If you find our code or paper useful, please consider citing our paper:

@inproceedings{park2022fast,
 title={{Fast Point Transformer}},
 author={Chunghyun Park and Yoonwoo Jeong and Minsu Cho and Jaesik Park},
 booktitle={Proceedings of the {IEEE/CVF} Conference on Computer Vision and Pattern Recognition (CVPR)},
 year={2022}
}

Experiments

1. S3DIS Area 5 test

We denote MinkowskiNet42 trained with this repository as MinkowskiNet42. We use voxel size 4cm for both MinkowskiNet42 and our Fast Point Transformer.

Model Latency (sec) mAcc (%) mIoU (%) Reference
PointTransformer 18.07 76.5 70.4 Codes from the authors
MinkowskiNet42 0.08 74.1 67.2 Checkpoint
  + rotation average 0.66 75.1 69.0 -
FastPointTransformer 0.14 76.6 69.2 Checkpoint
  + rotation average 1.13 77.6 71.0 -

2. ScanNetV2 validation

Model Voxel Size mAcc (%) mIoU (%) Reference
MinkowskiNet42 2cm - 72.2 Official GitHub
MinkowskiNet42 2cm 81.4 72.1 Checkpoint
FastPointTransformer 2cm 81.2 72.5 Checkpoint
MinkowskiNet42 5cm 76.3 67.0 Checkpoint
FastPointTransformer 5cm 78.9 70.0 Checkpoint
MinkowskiNet42 10cm 70.8 60.7 Checkpoint
FastPointTransformer 10cm 76.1 66.5 Checkpoint

Installation

This repository is developed and tested on

  • Ubuntu 18.04 and 20.04
  • Conda 4.11.0
  • CUDA 11.1
  • Python 3.8.13
  • PyTorch 1.7.1 and 1.10.0
  • MinkowskiEngine 0.5.4

Environment Setup

You can install the environment by using the provided shell script:

~$ git clone --recursive [email protected]:POSTECH-CVLab/FastPointTransformer.git
~$ cd FastPointTransformer
~/FastPointTransformer$ bash setup.sh fpt
~/FastPointTransformer$ conda activate fpt

Training & Evaluation

First of all, you need to download the datasets (ScanNetV2 and S3DIS), and preprocess them as:

(fpt) ~/FastPointTransformer$ python src/data/preprocess_scannet.py # you need to modify the data path
(fpt) ~/FastPointTransformer$ python src/data/preprocess_s3dis.py # you need to modify the data path

And then, locate the provided meta data of each dataset (src/data/meta_data) with the preprocessed dataset following the structure below:

${data_dir}
├── scannetv2
│   ├── meta_data
│   │   ├── scannetv2_train.txt
│   │   ├── scannetv2_val.txt
│   │   └── ...
│   └── scannet_processed
│       ├── train
│       │   ├── scene0000_00.ply
│       │   ├── scene0000_01.ply
│       │   └── ...
│       └── test
└── s3dis
    ├── meta_data
    │   ├── area1.txt
    │   ├── area2.txt
    │   └── ...
    └── s3dis_processed
        ├── Area_1
        │   ├── conferenceRoom_1.ply
        │   ├── conferenceRoom_2.ply
        │   └── ...
        ├── Area_2
        └── ...

After then, you can train and evalaute a model by using the provided python scripts (train.py and eval.py) with configuration files in the config directory.
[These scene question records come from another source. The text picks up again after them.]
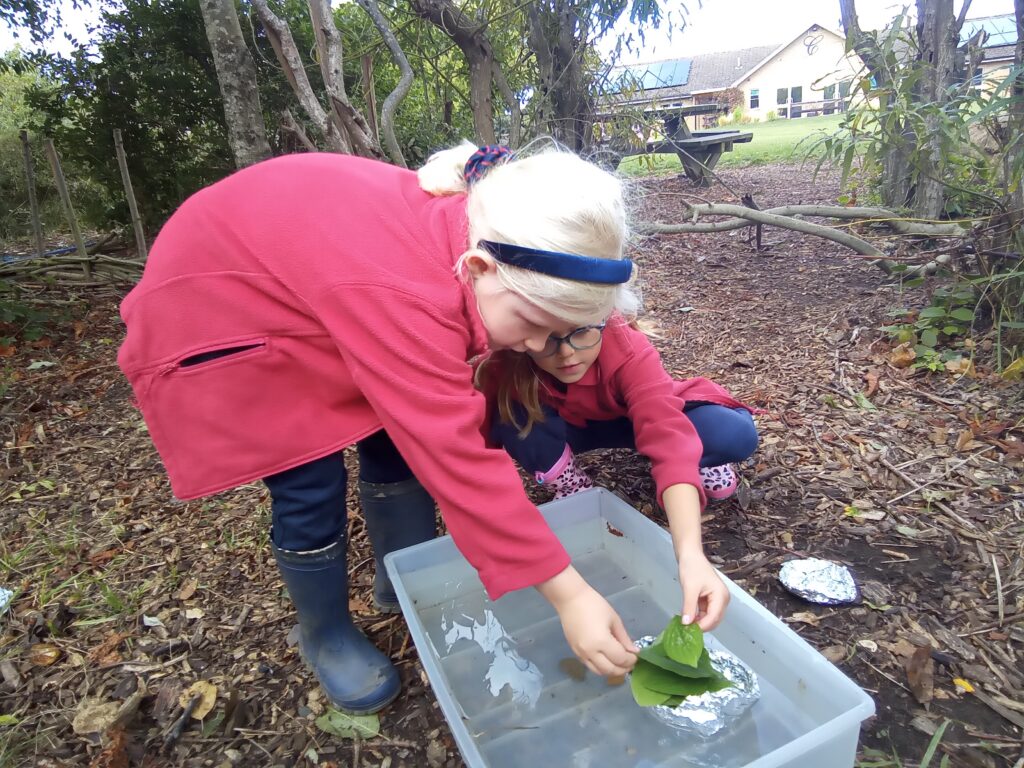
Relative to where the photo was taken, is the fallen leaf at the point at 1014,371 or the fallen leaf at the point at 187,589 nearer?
the fallen leaf at the point at 187,589

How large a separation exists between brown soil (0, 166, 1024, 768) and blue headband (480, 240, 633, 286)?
519 millimetres

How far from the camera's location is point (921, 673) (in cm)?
120

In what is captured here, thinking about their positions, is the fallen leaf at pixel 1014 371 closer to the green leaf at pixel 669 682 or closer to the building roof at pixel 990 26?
the building roof at pixel 990 26

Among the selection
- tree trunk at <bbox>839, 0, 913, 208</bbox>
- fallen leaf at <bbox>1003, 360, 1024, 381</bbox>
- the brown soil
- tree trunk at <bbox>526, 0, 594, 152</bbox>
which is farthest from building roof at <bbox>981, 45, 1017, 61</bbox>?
tree trunk at <bbox>526, 0, 594, 152</bbox>

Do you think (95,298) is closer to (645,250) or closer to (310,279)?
(645,250)

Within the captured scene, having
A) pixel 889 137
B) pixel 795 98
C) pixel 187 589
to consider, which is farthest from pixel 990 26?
pixel 795 98

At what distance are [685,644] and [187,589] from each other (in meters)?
1.20

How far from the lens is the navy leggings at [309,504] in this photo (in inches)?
45.7

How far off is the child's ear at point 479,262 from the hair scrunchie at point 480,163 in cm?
20

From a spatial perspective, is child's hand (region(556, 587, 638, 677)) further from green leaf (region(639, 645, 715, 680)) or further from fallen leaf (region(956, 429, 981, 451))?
fallen leaf (region(956, 429, 981, 451))

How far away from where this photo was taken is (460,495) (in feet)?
3.18

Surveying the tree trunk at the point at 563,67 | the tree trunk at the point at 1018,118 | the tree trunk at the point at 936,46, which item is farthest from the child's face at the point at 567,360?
the tree trunk at the point at 563,67

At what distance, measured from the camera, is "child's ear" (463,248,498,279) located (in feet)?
3.26

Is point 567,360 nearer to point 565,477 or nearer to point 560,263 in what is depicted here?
point 560,263
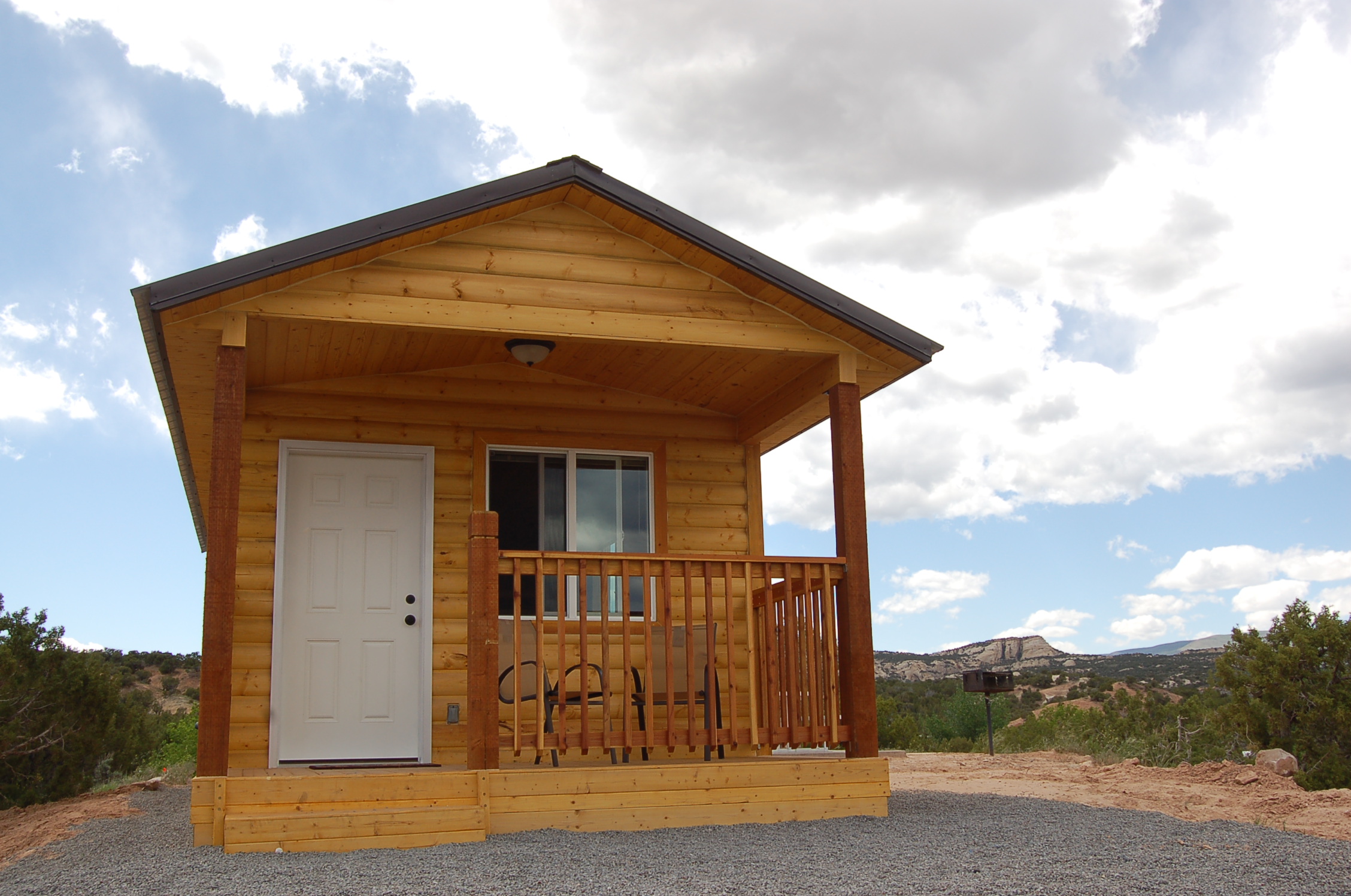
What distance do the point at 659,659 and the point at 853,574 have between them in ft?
4.53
For example, you can train and evaluate Fast Point Transformer with voxel size 4cm on S3DIS dataset via the following commands:

(fpt) ~/FastPointTransformer$ python train.py config/s3dis/train_fpt.gin
(fpt) ~/FastPointTransformer$ python eval.py config/s3dis/eval_fpt.gin {checkpoint_file} # use -r option for rotation averaging.

Consistency Score

You need to generate predictions via the following command:

(fpt) ~/FastPointTransformer$ python -m src.cscore.prepare {checkpoint_file} -m {model_name} -v {voxel_size} # This takes hours.
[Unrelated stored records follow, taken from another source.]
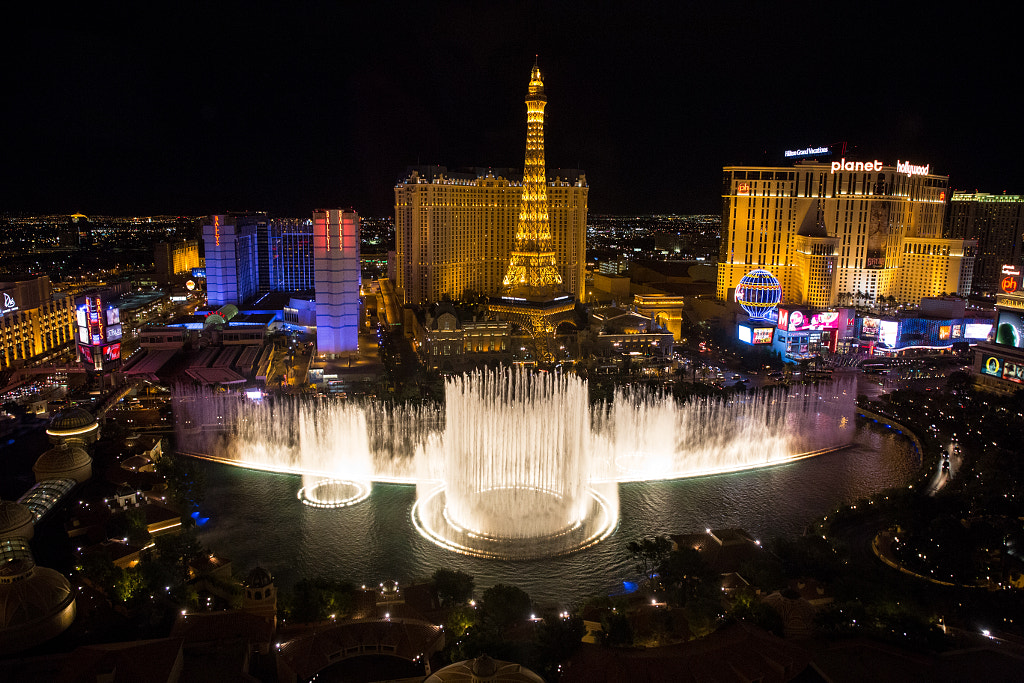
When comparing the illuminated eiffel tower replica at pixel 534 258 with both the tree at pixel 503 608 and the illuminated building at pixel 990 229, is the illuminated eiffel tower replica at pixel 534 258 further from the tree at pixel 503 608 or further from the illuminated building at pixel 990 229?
the illuminated building at pixel 990 229

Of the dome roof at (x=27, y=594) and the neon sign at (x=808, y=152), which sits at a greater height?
the neon sign at (x=808, y=152)

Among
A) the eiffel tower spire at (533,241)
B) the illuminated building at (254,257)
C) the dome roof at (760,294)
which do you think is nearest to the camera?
the dome roof at (760,294)

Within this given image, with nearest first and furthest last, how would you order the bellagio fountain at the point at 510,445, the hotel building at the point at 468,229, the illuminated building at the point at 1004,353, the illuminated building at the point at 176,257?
1. the bellagio fountain at the point at 510,445
2. the illuminated building at the point at 1004,353
3. the hotel building at the point at 468,229
4. the illuminated building at the point at 176,257

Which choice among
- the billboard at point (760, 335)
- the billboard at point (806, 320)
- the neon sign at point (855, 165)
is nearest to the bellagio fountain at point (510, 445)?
the billboard at point (806, 320)

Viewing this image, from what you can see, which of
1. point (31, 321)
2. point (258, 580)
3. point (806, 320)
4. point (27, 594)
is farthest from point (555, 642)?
point (31, 321)

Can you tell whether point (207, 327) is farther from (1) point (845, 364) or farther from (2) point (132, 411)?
(1) point (845, 364)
Then, you can calculate the consistency score (CScore) with:

(fpt) ~/FastPointTransformer$ python -m src.cscore.calculate {prediction_dir} # This takes seconds.

3D Object Detection using VoteNet

Please refer this repository.

Acknowledgement

Our code is based on the MinkowskiEngine. We also thank Hengshuang Zhao for providing the code of Point Transformer. If you use our model, please consider citing them as well.

Implementation of Hire-MLP: Vision MLP via Hierarchical Rearrangement and An Image Patch is a Wave: Phase-Aware Vision MLP.

Hire-Wave-MLP.pytorch Implementation of Hire-MLP: Vision MLP via Hierarchical Rearrangement and An Image Patch is a Wave: Phase-Aware Vision MLP Resul

Nevermore 29 Oct 28, 2022
Determined: Deep Learning Training Platform

Determined: Deep Learning Training Platform Determined is an open-source deep learning training platform that makes building models fast and easy. Det

Determined AI 2k Dec 31, 2022
Machine learning framework for both deep learning and traditional algorithms

NeoML is an end-to-end machine learning framework that allows you to build, train, and deploy ML models. This framework is used by ABBYY engineers for

NeoML 704 Dec 27, 2022
Implementation of popular bandit algorithms in batch environments.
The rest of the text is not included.